CONSIGNE DE TRAVAIL 1 = Relevez toutes les citations placées entre guillemets dans l'extrait sur la fin de l'art chez Hegel.
CONSIGNE DE TRAVAIL 2 =
Répondez brièvement aux questions suivantes à partir de l'extrait sur la fin de l'art chez Hegel :
(a) Avec quel monde le moment de la beauté est-il perdu ?
(b) Quelles sont les deux significations du verbe « aufheben » ?
(c) Dans quoi l'art retombe-t-il lorsqu'il n'a plus de destination absolue ?

------ EXTRAIT DU TEXTE

L’art romantique aboutit à l’ironie qui dissout tout contenu. Le moment de la beauté est perdu avec le monde grec. L’art est-il mort ? « L’art ne fournit plus cette satisfaction que des besoins spirituels que des temps et des peuples anciens ont cherché en lui et trouvé seulement en lui…. L’art est pour nous, suivant le côté de sa plus haute destination, quelque chose du passé. De ce fait, il a perdu pour nous aussi sa vérité et sa vitalité authentique » Est.I. L’art est chose du passé, il est dépassé. Mais il faut se souvenir que pour Hegel le dépassement est toujours un dépassement spirituel et non une mort matérielle : aufheben c’est à la fois dépasser et conserver. Il ne s’agit donc pas de la fin matérielle de l’art dans la thèse hégélienne de la fin de l’art. L’art peut continuer comme production individuelle exprimant la créativité de la subjectivité. « On peut bien espérer que l’art s’élèvera et s’accomplira de plus en plus ». dit même Hegel. L’art n’a plus aujourd’hui de destination absolue mais cela ne signifie pas qu’il n’y a plus d’art, il retombe simplement dans la contingence. L’art devient : « seulement un jeu avec les objets » où s’exprime la créativité individuelle. L’art n’est plus consensuel : il n’exprime plus l’esprit d’un peuple, d’où la difficulté à reconnaître pour artistique un objet, problème qui est relativement récent.

------------
------ INFORMATIONS FOURNIES

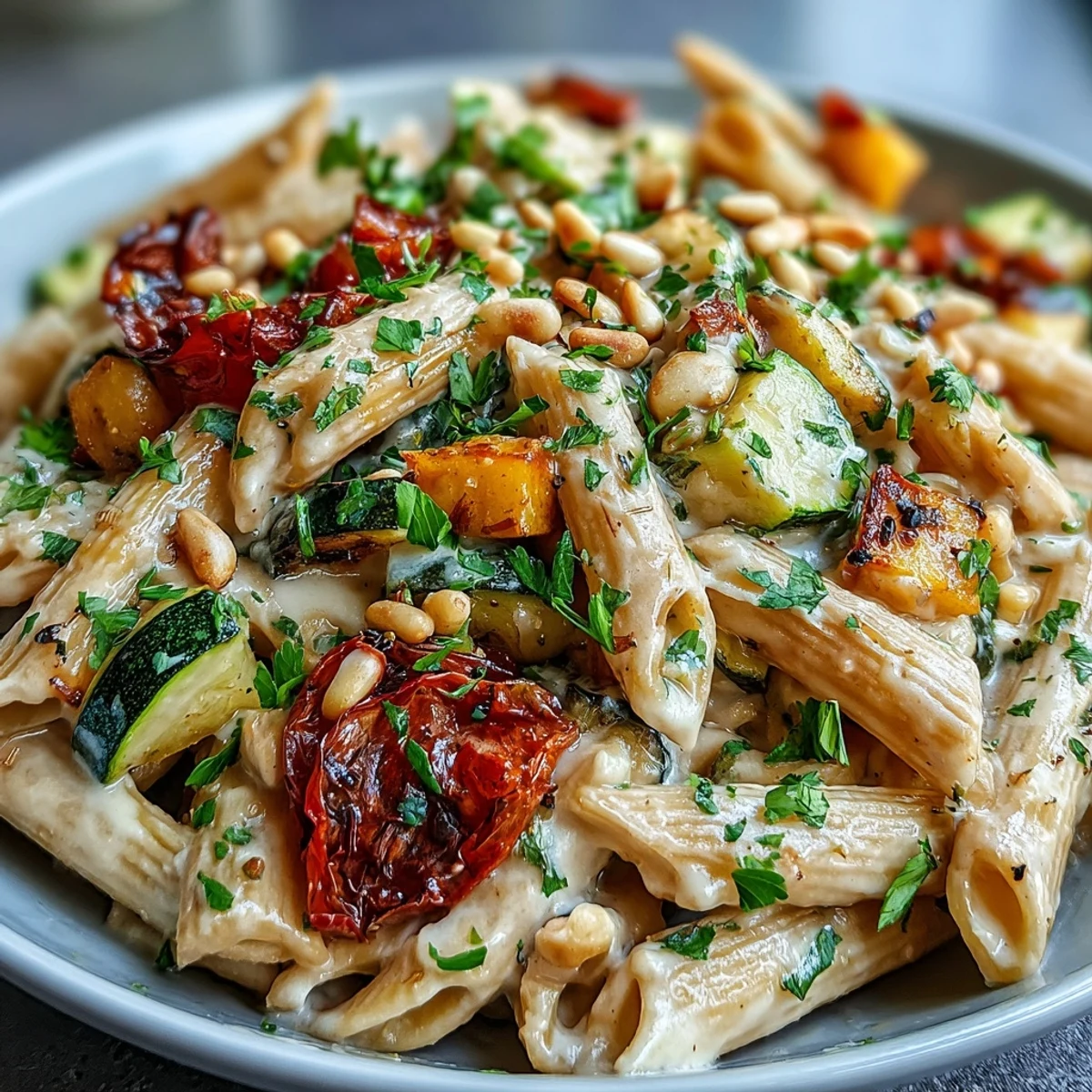 A close-up reveals steam rising from a hearty Whole Wheat Pasta Bowl topped with toasted pine nuts.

------------

RÉPONSE ÉCRITE 1 =
1. « L’art ne fournit plus cette satisfaction que des besoins spirituels que des temps et des peuples anciens ont cherché en lui et trouvé seulement en lui…. L’art est pour nous, suivant le côté de sa plus haute destination, quelque chose du passé. De ce fait, il a perdu pour nous aussi sa vérité et sa vitalité authentique »
2. « On peut bien espérer que l’art s’élèvera et s’accomplira de plus en plus »
3. « seulement un jeu avec les objets »

RÉPONSE ÉCRITE 2 =
(a) Avec le monde grec.
(b) Dépasser et conserver.
(c) Dans la contingence.